Metadata-Version: 2.4
Name: attackmap-analyzer-php-web
Version: 0.1.0
Summary: Broad PHP web analyzer plugin for AttackMap
Author: AttackMap Contributors
Author-email: Matthew Davis <matthewd@matthewd.xyz>
Maintainer-email: Matthew Davis <matthewd@matthewd.xyz>
License: MIT
Project-URL: Homepage, https://github.com/mlaify/attackmap-analyzer-php-web
Project-URL: Repository, https://github.com/mlaify/attackmap-analyzer-php-web
Project-URL: Issues, https://github.com/mlaify/attackmap-analyzer-php-web/issues
Project-URL: Changelog, https://github.com/mlaify/attackmap-analyzer-php-web/blob/main/CHANGELOG.md
Project-URL: AttackMap core, https://github.com/mlaify/AttackMap
Keywords: security,static-analysis,appsec,defensive-security,attackmap,attackmap-plugin
Classifier: Development Status :: 4 - Beta
Classifier: Intended Audience :: Developers
Classifier: Intended Audience :: Information Technology
Classifier: Intended Audience :: System Administrators
Classifier: License :: OSI Approved :: MIT License
Classifier: Operating System :: OS Independent
Classifier: Programming Language :: Python :: 3
Classifier: Programming Language :: Python :: 3.11
Classifier: Programming Language :: Python :: 3.12
Classifier: Programming Language :: Python :: 3.13
Classifier: Programming Language :: Python :: 3 :: Only
Classifier: Topic :: Security
Classifier: Topic :: Software Development :: Quality Assurance
Classifier: Typing :: Typed
Requires-Python: >=3.11
Description-Content-Type: text/markdown
License-File: LICENSE
Requires-Dist: pydantic>=2.7.0
Provides-Extra: core
Requires-Dist: attackmap>=0.1.0; extra == "core"
Provides-Extra: dev
Requires-Dist: pytest>=8.0.0; extra == "dev"
Requires-Dist: build>=1.2.0; extra == "dev"
Requires-Dist: attackmap>=0.1.0; extra == "dev"
Dynamic: license-file

# attackmap-analyzer-php-web

Broad PHP web analyzer for [AttackMap](https://github.com/mlaify/AttackMap).

This repository is intentionally separate from AttackMap core. It focuses only on extracting structured signals from PHP repositories:

- routes
- outbound HTTP calls
- datastore hints
- auth hints
- secret and env usage

It does not render reports and does not own global severity policy.

## Analyzer identity

- `name`: `php-web`
- `display_name`: `PHP Web Analyzer`
- `version`: `0.1.0`
- `experimental`: `true`
- `enabled_by_default`: `false`

## Scope

This analyzer is broad and heuristic.
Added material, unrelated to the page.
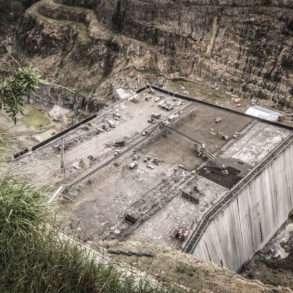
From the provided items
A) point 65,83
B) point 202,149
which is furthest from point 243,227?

It is meant to map common PHP web application surfaces before framework-specific analyzers (for example `php-laminas` or `omeka-s`) are added.

## Detection strategy

`detect(repo_path)` uses lightweight signals:

- `composer.json` present
- at least one `.php` file
- common PHP app layout (`src/`, `app/`, `module/`, `public/`)

## Extraction strategy

`analyze(repo_path)` scans `.php` files and emits structured signals using regular-expression heuristics.
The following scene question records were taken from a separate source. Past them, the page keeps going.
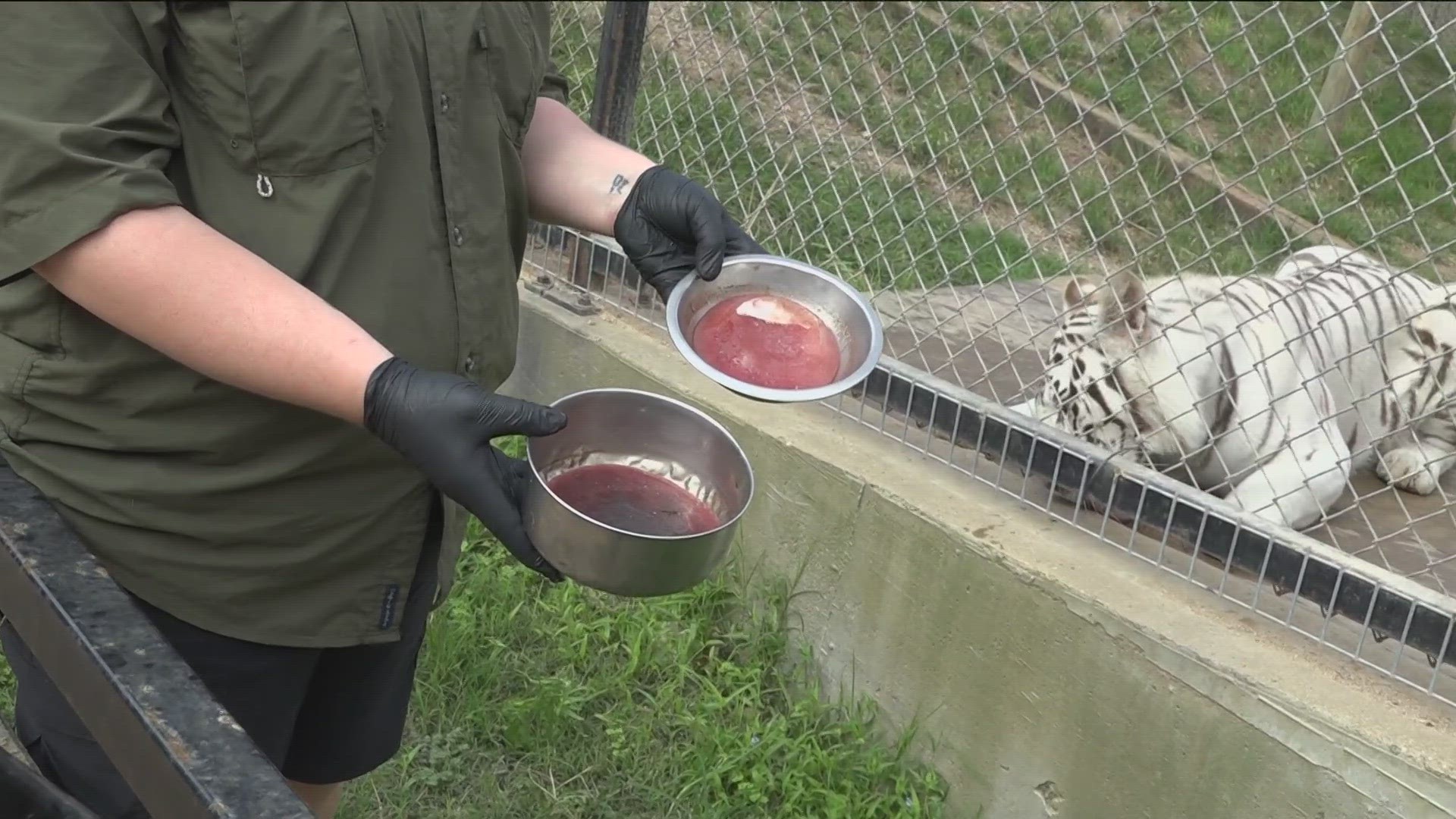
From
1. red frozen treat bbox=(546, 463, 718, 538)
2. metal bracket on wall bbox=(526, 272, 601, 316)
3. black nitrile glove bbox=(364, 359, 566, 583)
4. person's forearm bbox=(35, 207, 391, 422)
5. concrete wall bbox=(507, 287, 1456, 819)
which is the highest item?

Route extraction currently includes patterns such as:

- `Route::get(...)`/`Route::post(...)` style calls
- `$app->get(...)` style calls
- PHP attributes like `#[Route("/path", methods: ["GET"]) ]`
- basic config-style `"path" => "/..."`

Outbound calls currently include patterns such as:

- `curl_init("https://...")`
- `file_get_contents("https://...")`
- common HTTP client calls such as `->request(...)`, `->get(...)`, `->post(...)`

Datastore/auth/secret hints are similarly heuristic and intended as first-pass signals.

## Installation

```bash
pip install attackmap-analyzer-php-web
```

For local development:

```bash
pip install -e .[dev]
```

## Contract alignment with AttackMap core

This package targets the current AttackMap analyzer contract:

- analyzer exposes metadata via `metadata`
- analyzer implements `detect(repo_path)` and `analyze(repo_path)`
- `analyze` returns AttackMap-style structured scan data (`ScanResult` shape)

The package includes a small compatibility layer so tests can run even if AttackMap core is not installed.

## Future core discovery (documented, not implemented here)

AttackMap core can discover this analyzer later via one of these options:

1. entry points (preferred long-term)
2. explicit configured analyzer list
3. namespace/package scanning in `github.com/mlaify`

This repository does not implement core-side discovery logic.

## Limitations

- regex-based extraction (not AST)
- limited config route parsing
- no framework-specific deep parsing yet
- no dataflow or reachability modeling inside this analyzer

These are deliberate to keep this first external analyzer incremental and maintainable.